Sunday, March 02, 2008

Racing, Ruthless, and Rodeos


My husband had his usual every other Friday off this past one, so he had a long weekend. We heard that there would be another huge children's consignment sale on Saturday, so we decided to get up early and go. They have this twice a year. It is held in a huge warehouse and moms from all over the community can come and sell their baby through teenager's clothing, shoes, toys, strollers, cribs, etc. etc. The key is to get their early, bring your own tote or clothes basket to hold your items, and don't be afraid to push your way through the crowds.

It started at nine and we got there at eight. It would have been nice to have thought of bringing folding chairs for the long wait, but we didn't, or to have been lucky enough to have the slow snaking line of people in the sun, but it wasn't. Anyway, we were number five in line. We discussed our strategy before we went in. I told him I want a glider rocker and ottoman. It must not squeak, be ripped or stained, or cost over $50. Also our granddaughter needs sleepers, size 12 months.

They opened the door and off we went. I spotted a glider rocker with beige cushions for 40 bucks. I grabbed it, my husband plopped it down for me to sit in it and after it passed inspection from both of us, he ran to the front with it to tell them we want it, while I made my way through the clothing aisles. They had this organized into sizes, but they neglected to include any aisles wider than two feet, so the people were squirming all over each other trying to look and grab. I scrunched down the low row to find the 12 month sizes in the very middle. They had tons of dressy outfits, but I finally spotted a bunch of pajamas. I grabbed about ten pairs and bumped and stumbled back out of the mass.

My husband met me and helped me sort through the usual, "Yeah, we want this one. Nope this looks little. Here's a spot, so not this one." I found three, and a cutie dress I had to get for good measure. While I went to put back the ones I didn't want, squishing my way down the maze of moms again, my husband noticed that the staff at the front had taken the tag off the rocker since we wanted it, but had PUT IT BACK on the table where it had been displayed. He ran down to find five moms swarming around it like bees to honey saying, "Where's the tag? Why doesn't it have a tag? How much is it? I saw it first. No you didn't!" He fearfully reached in between them and yelled as he grabbed it and ran away, "It's mine. It doesn't have a tag because they took it off for me. It's SOLD." He said he ran fast, afraid to look back and find five moms throwing their purses at him.

We managed to get our things out of there and still live through it. Shopping. Ahhhh.. How fun!

Then we went out to visit my dad. Daddy is a farmer, and all his adult life wanted to get a farm like he grew up on. Of course, he also worked for the space program testing rocket motors, but if you asked him right now what he had done for a living, he'd put farmer first. My mom, on the other hand, was a city girl. Thus, their marriage didn't last very long, and as soon as they divorced, he married a good country woman and bought that farm. He's lived there over forty years, with cows, chickens, guineas, peacocks, goats, horses, pigs (at times), doves, and a windmill.

TASK LIST
1 - Reproduce the blog post from "They opened the" up to and including "of the mass.", swapping "glider rocker" for "rocking chair".
2 - Please list every kind of animal the blog post says lives on the father's farm.
3 - Carry on writing the blog post about the sale and the farm visit, starting after its final sentence.

DATASET CONTENT
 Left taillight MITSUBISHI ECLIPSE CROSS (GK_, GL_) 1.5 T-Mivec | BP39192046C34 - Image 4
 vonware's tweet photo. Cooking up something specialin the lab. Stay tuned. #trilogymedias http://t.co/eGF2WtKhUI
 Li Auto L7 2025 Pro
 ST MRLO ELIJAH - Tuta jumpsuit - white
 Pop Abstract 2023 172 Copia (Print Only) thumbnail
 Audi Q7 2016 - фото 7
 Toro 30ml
---
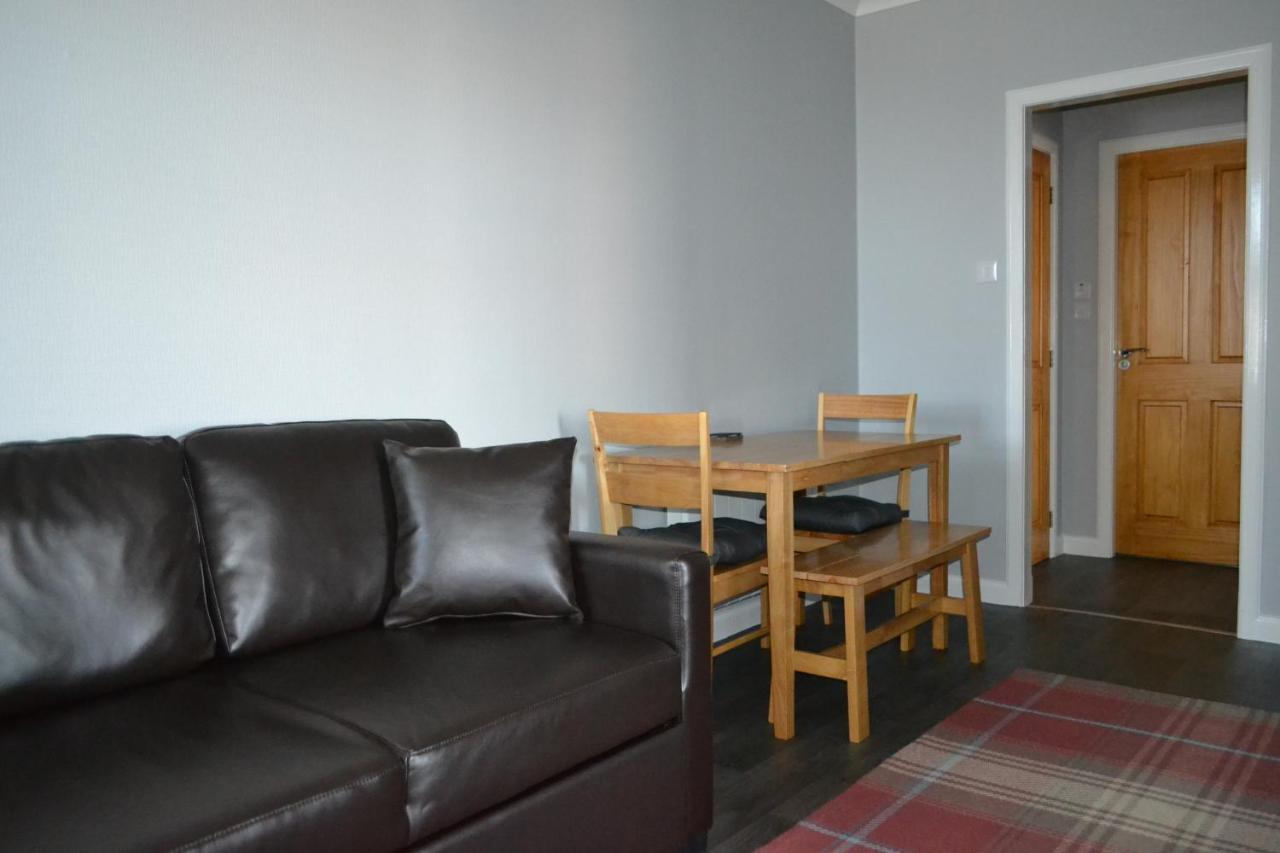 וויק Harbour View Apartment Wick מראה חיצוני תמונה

ANSWERS TO EACH TASK
1 -
They opened the door and off we went. I spotted a rocking chair with beige cushions for 40 bucks. I grabbed it, my husband plopped it down for me to sit in it and after it passed inspection from both of us, he ran to the front with it to tell them we want it, while I made my way through the clothing aisles. They had this organized into sizes, but they neglected to include any aisles wider than two feet, so the people were squirming all over each other trying to look and grab. I scrunched down the low row to find the 12 month sizes in the very middle. They had tons of dressy outfits, but I finally spotted a bunch of pajamas. I grabbed about ten pairs and bumped and stumbled back out of the mass.

2 - cows, chickens, guineas, peacocks, goats, horses, pigs, doves

3 -
You can drop by anytime and find him sitting out on the porch with friends or neighbors or out "piddling," which doesn't mean peeing, but what you might also know as "puttering around." He loves that farm.

Well, he had two daughters, and his wife has two daughters, so no boys. No future farmers. You won't find me out chasing pigs or gathering eggs when there is a perfectly good Publix grocery down the street. But I do have a first cousin who is married to a guy who loves the country. They moved up north and raised their children and told Daddy they really wanted to retire in the South on a farm. His farm. They made him an offer of about a third of what fifty something acres is worth, but it sounded like a good deal to a man who still thinks his wife is filling up the car at 50 cents a gallon and it's highway robbery.

So they struck the bargain. Daddy and my step-mom can stay in the house until they pass away, and then cousin and her hubby take over. They pay him the money now. Well, I figured, it's his farm. It's his life. It's his money. If he wants to do that, it's none of my business. My sister and step-sisters fussed about it, but they were quickly told it was none of their business what he did with his farm or his money. (I know him pretty well.)

Well, all was well for awhile. Cousin and his wife retired, moved South into a house down the road, and they spent many days wandering around what was going to be their future farm, farm buildings, and farmhouse.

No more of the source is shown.